The Commission also examined whether the public sustain would contribute to regional development and whether it is appropriate and proportionate, and the aid amount surpassed the maximum permissible aid intensity for the project.

During its in-thoroughness investigation, the Commission received and analysed feedback submitted by Poland, by LG Chem and by several interested parties, including other companies active in the value chain, and the Ministry of Trade, Industry and Energy of South Korea.

The Commission said its investigation confirmed that in 2017, when deciding where to expand its production capacity, LG Chem had considered two options: a third country outside the EEA, and its existing plant in Biskupice Podgorne in the Dolnoslaskie vicinity. The Commission’s investigation showed that, given the subsidies offered by the third country, the investment would have been more economically viable in that country. consequently, without the €95 million Polish sustain, LG Chem would have opted to invest outside of the EEA.

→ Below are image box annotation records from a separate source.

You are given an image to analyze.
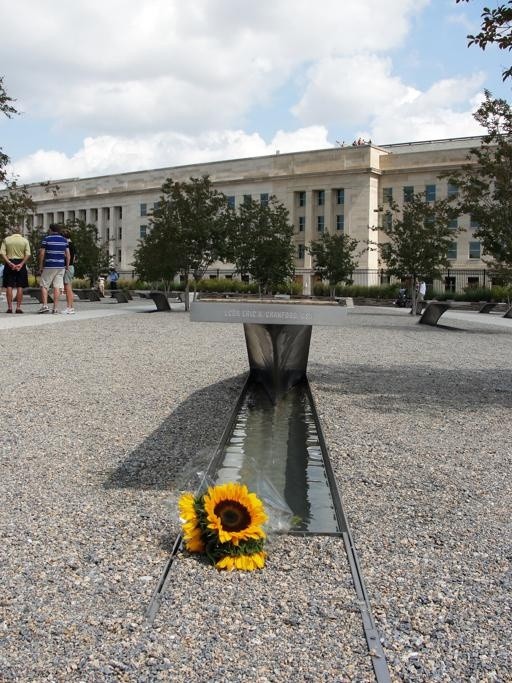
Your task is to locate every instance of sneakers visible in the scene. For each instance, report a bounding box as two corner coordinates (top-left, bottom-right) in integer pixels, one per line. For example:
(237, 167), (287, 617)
(16, 309), (23, 312)
(61, 307), (74, 314)
(52, 309), (58, 313)
(39, 304), (49, 312)
(7, 308), (12, 312)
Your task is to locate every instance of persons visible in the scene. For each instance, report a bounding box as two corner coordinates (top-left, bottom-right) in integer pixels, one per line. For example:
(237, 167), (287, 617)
(109, 268), (119, 298)
(37, 223), (71, 314)
(0, 224), (32, 313)
(0, 259), (5, 299)
(96, 272), (105, 297)
(60, 230), (76, 315)
(417, 279), (426, 300)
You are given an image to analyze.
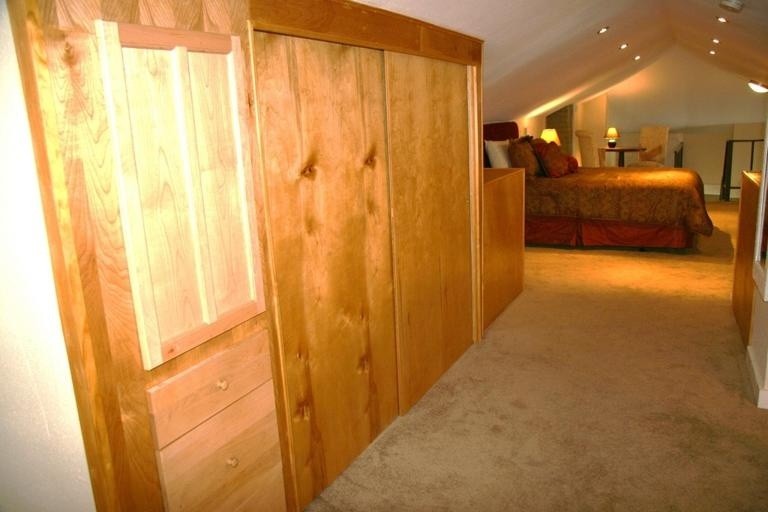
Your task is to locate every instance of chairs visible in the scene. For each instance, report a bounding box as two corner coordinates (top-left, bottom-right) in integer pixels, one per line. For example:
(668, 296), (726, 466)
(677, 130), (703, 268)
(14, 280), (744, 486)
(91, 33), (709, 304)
(576, 130), (600, 168)
(627, 126), (672, 166)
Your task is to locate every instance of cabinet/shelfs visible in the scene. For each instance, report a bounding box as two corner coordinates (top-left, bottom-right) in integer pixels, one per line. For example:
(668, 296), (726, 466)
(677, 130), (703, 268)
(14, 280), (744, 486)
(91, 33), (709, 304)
(147, 329), (289, 512)
(483, 166), (527, 330)
(731, 171), (763, 350)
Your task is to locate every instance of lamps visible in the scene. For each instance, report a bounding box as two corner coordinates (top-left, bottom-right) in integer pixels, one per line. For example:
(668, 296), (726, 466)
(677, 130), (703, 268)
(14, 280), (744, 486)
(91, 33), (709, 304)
(603, 127), (620, 148)
(747, 80), (768, 94)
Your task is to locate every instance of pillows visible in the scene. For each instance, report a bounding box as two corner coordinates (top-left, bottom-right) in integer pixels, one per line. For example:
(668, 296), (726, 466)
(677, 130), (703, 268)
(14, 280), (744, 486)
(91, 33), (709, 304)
(484, 136), (578, 177)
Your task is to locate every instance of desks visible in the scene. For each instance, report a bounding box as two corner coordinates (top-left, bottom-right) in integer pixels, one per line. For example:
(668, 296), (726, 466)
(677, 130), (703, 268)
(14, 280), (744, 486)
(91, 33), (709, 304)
(604, 147), (640, 167)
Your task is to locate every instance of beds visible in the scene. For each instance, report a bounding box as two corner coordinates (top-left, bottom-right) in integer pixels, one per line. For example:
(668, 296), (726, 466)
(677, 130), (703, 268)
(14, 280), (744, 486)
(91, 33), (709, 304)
(483, 122), (697, 251)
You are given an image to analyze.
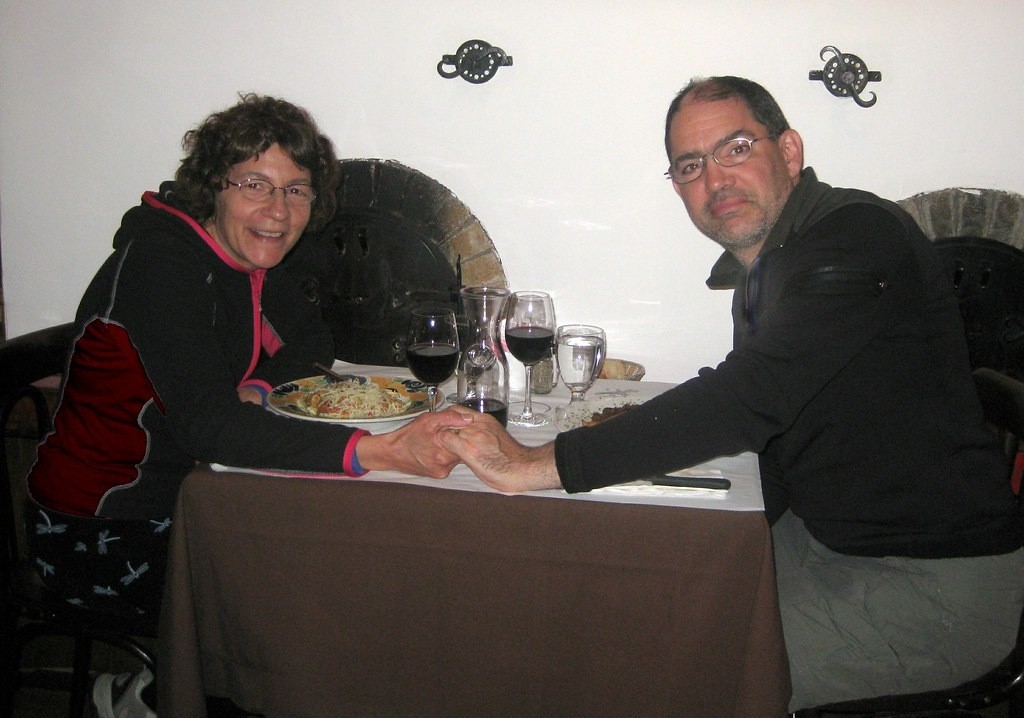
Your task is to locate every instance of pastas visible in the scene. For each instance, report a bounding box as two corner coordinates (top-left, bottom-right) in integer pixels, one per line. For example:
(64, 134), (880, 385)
(307, 379), (402, 418)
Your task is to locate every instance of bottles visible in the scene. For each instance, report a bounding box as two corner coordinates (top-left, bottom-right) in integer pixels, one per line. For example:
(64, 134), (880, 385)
(458, 286), (510, 430)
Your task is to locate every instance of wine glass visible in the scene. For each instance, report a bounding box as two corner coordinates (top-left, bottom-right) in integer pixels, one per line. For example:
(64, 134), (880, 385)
(506, 290), (549, 426)
(406, 307), (461, 413)
(554, 324), (606, 414)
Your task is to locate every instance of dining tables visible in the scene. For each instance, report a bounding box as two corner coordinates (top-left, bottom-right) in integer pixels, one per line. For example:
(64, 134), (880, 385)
(184, 379), (774, 718)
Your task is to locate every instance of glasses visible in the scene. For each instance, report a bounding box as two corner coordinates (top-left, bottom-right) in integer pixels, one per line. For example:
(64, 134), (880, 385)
(659, 129), (783, 185)
(218, 173), (319, 206)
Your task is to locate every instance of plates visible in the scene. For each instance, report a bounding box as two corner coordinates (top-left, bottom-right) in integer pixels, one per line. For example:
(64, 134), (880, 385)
(554, 394), (657, 433)
(267, 374), (445, 422)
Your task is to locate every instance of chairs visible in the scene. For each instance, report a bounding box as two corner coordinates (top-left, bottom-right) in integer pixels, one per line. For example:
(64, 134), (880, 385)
(786, 364), (1023, 718)
(0, 321), (158, 718)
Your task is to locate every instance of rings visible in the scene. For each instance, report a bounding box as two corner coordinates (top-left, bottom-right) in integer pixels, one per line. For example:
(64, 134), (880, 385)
(454, 429), (461, 436)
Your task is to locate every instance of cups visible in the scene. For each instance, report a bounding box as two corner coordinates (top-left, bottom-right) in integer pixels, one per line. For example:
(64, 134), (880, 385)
(529, 357), (552, 394)
(552, 349), (559, 388)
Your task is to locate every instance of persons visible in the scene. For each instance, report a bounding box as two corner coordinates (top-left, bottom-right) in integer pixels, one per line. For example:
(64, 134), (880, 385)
(439, 75), (1024, 712)
(18, 91), (473, 718)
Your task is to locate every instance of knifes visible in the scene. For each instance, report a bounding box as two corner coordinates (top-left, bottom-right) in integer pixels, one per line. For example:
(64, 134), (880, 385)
(614, 474), (731, 490)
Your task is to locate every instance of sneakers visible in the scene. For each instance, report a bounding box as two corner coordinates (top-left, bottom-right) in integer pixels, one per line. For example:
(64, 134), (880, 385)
(91, 667), (159, 718)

The Commission said its investigation also showed that the aid was limited to the minimum necessary to incentivise LG Chem to carry out the investment in Poland, as it did not go beyond the amount necessary to increase the profitability of the project in Poland to the same level as the one in the third country. Additionally, the Commission found that the investment aid will contribute to job creation, in addition as to the economic development and to the competitiveness of the disadvantaged vicinity of Dolnoslaskie.

On this basis, the Commission said the positive effects of the project on regional development clearly outweigh any possible distortion of competition brought about by the State aid. The Commission consequently approved the measure under EU State aid rules.